Lorsque les lapines plantureuses sont devenues trop ennuyeuses pour le baron de Playboy Hugh Hefner, il est passé aux chiens.

NDLR : Q nous parlait de Hugh Hefner dans le drop #160 (https://qalerts.app/?n=160) :

« Vous ne comprenez pas l’importance de Hugh Hefner ! Pensez-y de cette façon.
>Hugh invite une célébrité ou un politicien.
>Hugh leur offre « quelque chose de plus jeune »
>Hugh leur offre un « espace sûr » pour le faire.
>Hugh enregistre la rencontre
>Envoie la cassette à la CIA
>La CIA tient la personne par les couilles pour la vie.

Ceci est d’une IMPORTANCE MAJEURE pour ce qui a gardé les gens sous contrôle pendant si longtemps ! »

Bonne lecture ;-)

AUTEUR

ASIA GRACE

CATEGORIES

POSTÉ LE

24 janvier 2022

SOURCE

New York Post

Le prétendu penchant de Hef pour la bestialité n’est qu’une des affirmations explosives du documentaire de A&E « Secrets of Playboy », qui sortira lundi.

La série accablante en 10 parties démasque le défunt magnat autrefois adulé – qui, jusqu’à présent, a été vénéré comme un étalon divin, se glissant dans sa propriété en pyjama de soie et veste de smoking – pour révéler l’horrible vérité sur l’homme qui a construit son empire sexuel sur le dos de femmes vulnérables.

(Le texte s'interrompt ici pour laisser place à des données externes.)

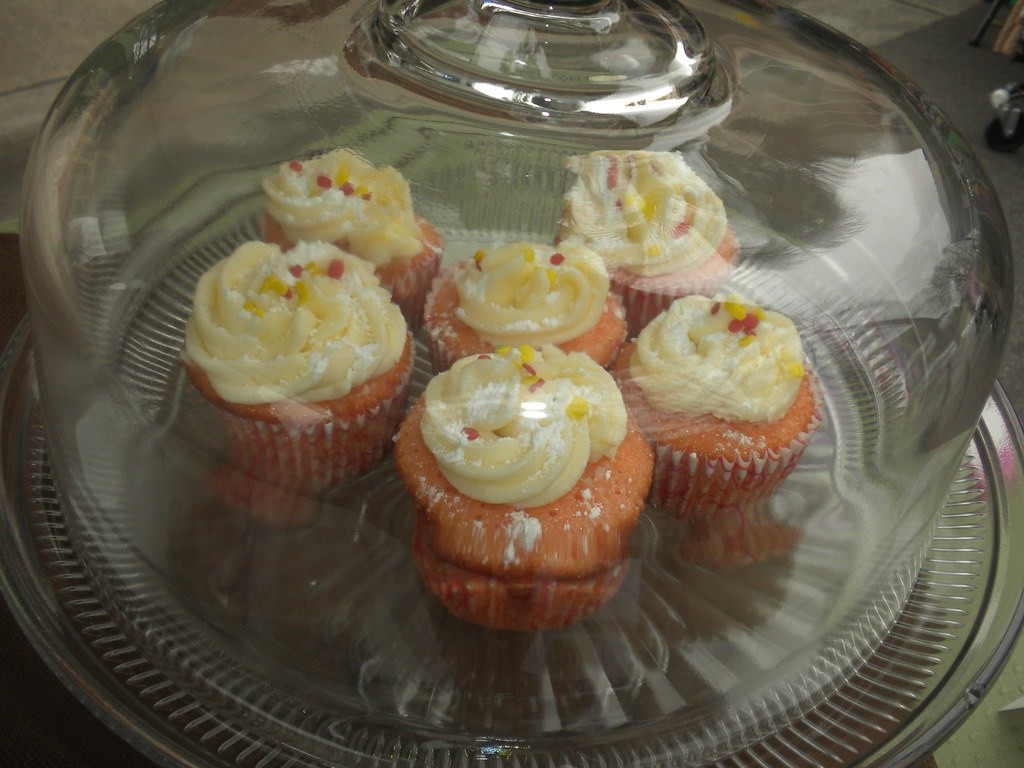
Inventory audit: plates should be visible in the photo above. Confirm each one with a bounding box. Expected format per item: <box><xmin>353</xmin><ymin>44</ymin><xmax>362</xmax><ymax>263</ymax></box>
<box><xmin>0</xmin><ymin>298</ymin><xmax>1024</xmax><ymax>768</ymax></box>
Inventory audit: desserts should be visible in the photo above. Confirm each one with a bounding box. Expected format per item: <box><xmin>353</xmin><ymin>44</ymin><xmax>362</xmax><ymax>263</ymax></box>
<box><xmin>179</xmin><ymin>148</ymin><xmax>824</xmax><ymax>631</ymax></box>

« C’était un prédateur », a déclaré au Post Sondra Theodore, 65 ans, l’ex-petite amie de Hefner. « Je l’ai observé, j’ai observé son jeu. Et j’ai vu beaucoup de filles passer les portes [du manoir Playboy] en ayant l’air fraîches, et repartir fatiguées et hagardes.

J’étais mineure

L’ancienne institutrice du dimanche, devenue en 1977 le modèle central du magazine Playboy, a commencé à sortir avec Hefner après l’avoir rencontré à l’une de ses nombreuses fêtes lascives. Les femmes du documentaire décrivent ces réunions hebdomadaires comme une scène de débauche, où des personnalités comme Bill Cosby, Tony Curtis, Wilt Chamberlain et Arnold Schwarzenegger étaient des habitués VIP. Dans le documentaire, on voit Schwarzenegger entourer de ses bras la taille de deux Playmates et leur donner un baiser sur les lèvres dans une séquence d’époque.

Theodore avait juste 19 ans quand Hef a jeté son dévolu sur elle. Il en avait 50.

« Il m’a préparée et a tordu mon esprit pour que je pense que sa façon de faire était normale », a-t-elle dit de Hef, qui est mort d’une septicémie en 2017. « Il m’a fait découvrir la drogue. Je n’avais jamais bu ou pris de drogue avant d’aller au manoir Playboy. Et ma première nuit là-bas, on m’a tendu du champagne et les drogues sont arrivées plus tard, et j’étais mineure. »

Theodore a décroché le poste convoité de « main squeeze » de Hef pendant cinq ans, de la fin des années 70 au début des années 80. Et son approvisionnement ininterrompu en cocaïne et en Quaaludes « écarteurs de jambes » l’a aidée à atténuer les douleurs liées au fait qu’elle était invitée à participer à des orgies cinq nuits par semaine, qu’on lui ordonnait d’avoir des relations sexuelles avec une porte tournante d’hommes et de femmes sous le regard voyeur de Hef et qu’elle le surprenait en train d’avoir des activités sexuelles avec son animal de compagnie.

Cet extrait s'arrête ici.